▶ [Tarefas do exercício]
A) Diga se cada afirmação concorda com o texto sobre a concessão rodoviária, respondendo sim ou não e citando literalmente as palavras decisivas: (i) O lote abrange trechos de 12 rodovias. (ii) O lote atravessa 52 municípios. (iii) O edital de concessão está disponível no site da ARTESP.
B) No texto sobre a concessão rodoviária, transforme em lista o parágrafo que começa com "A Ciclocidade, por meio do Grupo de Trabalho", mantendo os fatos principais.
C) Retome o texto sobre a concessão rodoviária Piracicaba – Panorama e continue-o a partir da última frase apresentada.

▶ [Trecho do texto]
=======
Contribuição em consulta pública – Concessão rodoviária Piracicaba / Panorama

A Ciclocidade, por meio do Grupo de Trabalho “GT Rodovias”, e a União de Ciclistas do Brasil (UCB) irão protocolar durante consultas e audiências públicas, contribuições para o Projeto de Concessão (01/2019) do sistema rodoviário do Lote Piracicaba – Panorama, que abrange trechos de 12 rodovias e atravessa 62 municípios das regiões de Piracicaba, Rio Claro, Jau, Bauru, Marília, Assis e Panorama.

 
Reprodução/ G1
 
O edital de concessão disponível no site da ARTESP apresenta-se com informações insuficiente em relação a criação de infraestrutura para bicicleta e descumpre, assim, o Código de Trânsito Brasileiro, diretrizes da Política Nacional de Mobilidade Urbana e o Plano Cicloviário do Estado de São Paulo (Decreto nº 63.881 / 2018).
=======
▶ [Dados coletados]
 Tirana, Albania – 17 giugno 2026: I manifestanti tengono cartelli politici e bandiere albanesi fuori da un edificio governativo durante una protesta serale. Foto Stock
=======
▶ [Respostas]
A)
(i) Sim: "abrange trechos de 12 rodovias".
(ii) Não: "atravessa 62 municípios".
(iii) Sim: "O edital de concessão disponível no site da ARTESP".

B)
- Quem contribui: a Ciclocidade, pelo GT Rodovias, e a União de Ciclistas do Brasil (UCB).
- Quando: durante consultas e audiências públicas.
- Objeto: o Projeto de Concessão (01/2019) do sistema rodoviário do Lote Piracicaba – Panorama.
- Abrangência: trechos de 12 rodovias e 62 municípios.
- Regiões atravessadas: Piracicaba, Rio Claro, Jau, Bauru, Marília, Assis e Panorama.

C)
Segundo a carta: “A minuta do contrato (e anexos) da concessão, de 1.201 km de rodovias, com prazo de 30 anos e investimentos de R$ 9 bilhões, apesar de prever 417 km de duplicações, diversas novas vias marginais, novos acostamentos, anel de contorno e alças de acesso, simplesmente não traz nenhum projeto previamente estruturado, contínuo e coeso de infraestrutura cicloviária, dedicando apenas uma página do Anexo 7 (dos Serviços de Ampliação) à esse tema, com disposições vagas a respeito de critérios para implantação de ciclovias e relegando a definição concreta dos trechos para um momento posterior, quando do início da concessão.”
 
Além de identificar pontos críticos do edital para a mobilidade ativa e sustentável, o texto faz ainda uma análise do cenário de transportes no Estado de São Paulo em relação as mortes no trânsito e ao impacto que teríamos para a qualidade de vida dos paulistanos se superassemos a lógica de investimentos públicos que priorizam ha décadas o automóvel.
 
Quer participar das audiências públicas e fazer parte do GT Rodovias? Escreva para contato@ciclocidade.org.br 
 
Abaixo, o texto completo.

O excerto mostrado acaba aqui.